What tranny for a 318?

How much lighter is the 904 ? Back in the 70's I blew 4 904 transmissions , 3 had kits and extra cooler on it , they just did not last . Put a 727 in and never had a problem again .

I believe their about 25 lbs. lighter if memory serves me. I noticed 904's didn't last good back in the 70's too and many guys swapped to a 727 and never had any trouble. The 727 is a much beefier trans. so naturally it'll take more abuse. I wonder if the reason 904's didn't last back then is because 1. a lot of guys didn't know the kickdown linkage also controlled the clutch pack pressure and when not adjusted right it'll trash the trans. pretty fast and 2. shift improver kits back then weren't up to par and caused just as many problems (if not more) than they helped. Torqueflites are very good transmissions but they have a couple things that have to be absolutely right or they won't live. One of those things is that in stock form your not supposed to manually shift them because they'll overlap on the 1-2 shift. You may not feel it but it's there and doing damage. The only torqueflites that were the exception to that rule were the ones used behind high perf. 340's, 440's and Hemi's.

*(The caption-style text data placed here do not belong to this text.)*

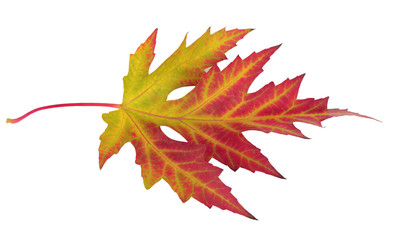 vivid autumn maple leaf isolated on white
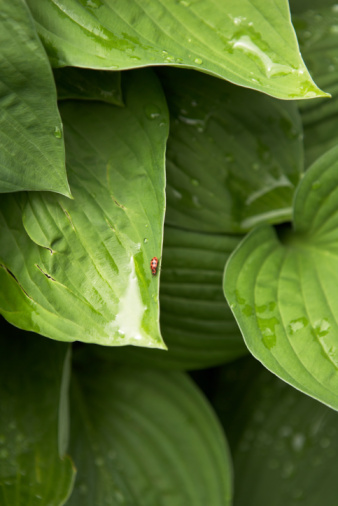 Natural Insect Repellents for Leaf-Eating Insects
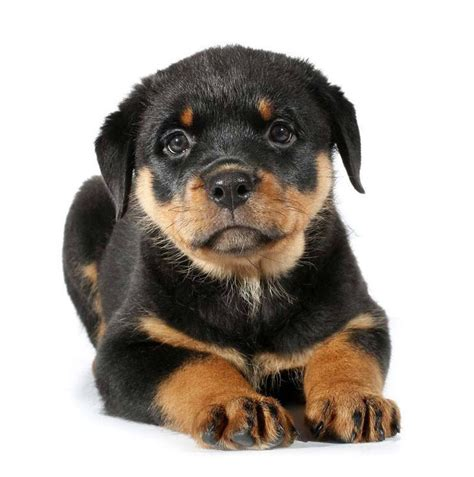 rottweiler names rottweiler names and names for rotties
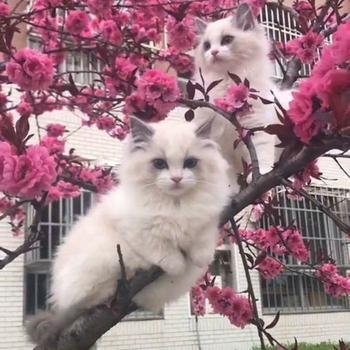 19 котиков, которым надоело ходить по земле, они залезли на дерево и прикинулись птицами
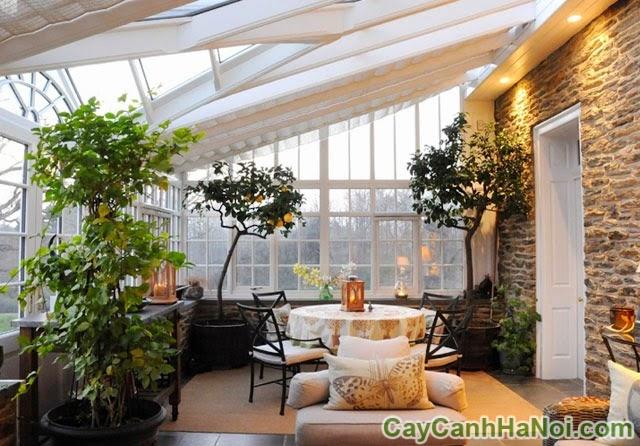 nguyên tắc chọn cây cảnh cho nội thất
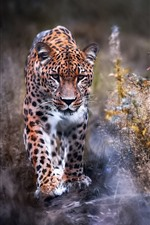 Leopard walk to you, front view, grass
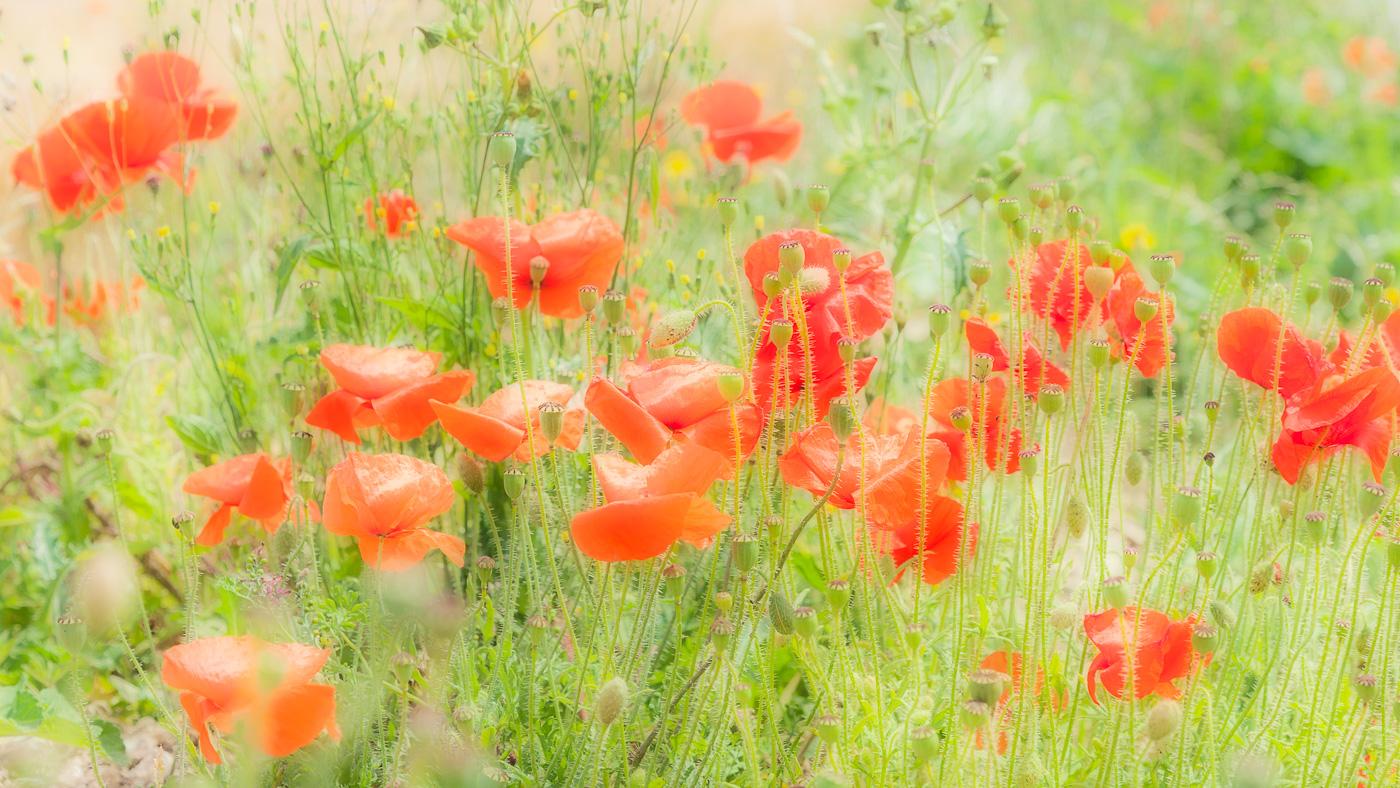 Poppies, near Wimborne, Dorset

Back in the late 80's to early 90's I installed 2 different brand shift improver kits in different torqueflites and they caused major 1-2 shift overlap. One vehicle was my truck I had to use everyday for work and I had to run it with the junk kit in it for about a month before I had time to take it back apart and put it back to stock. You wouldn't believe how much clutch/band material it had in the pan in just 1 month. I bet if I had left it in the trans. would have not lasted a year and it only had 33,000 miles on it when I put the kit in. Terrible, just terrible. That kit was labeled a Mopar Perf. kit and the other kit that overlapped was a B&M. It was at that time I studied up on how every part worked in a torqueflite so I could figure out why that happened.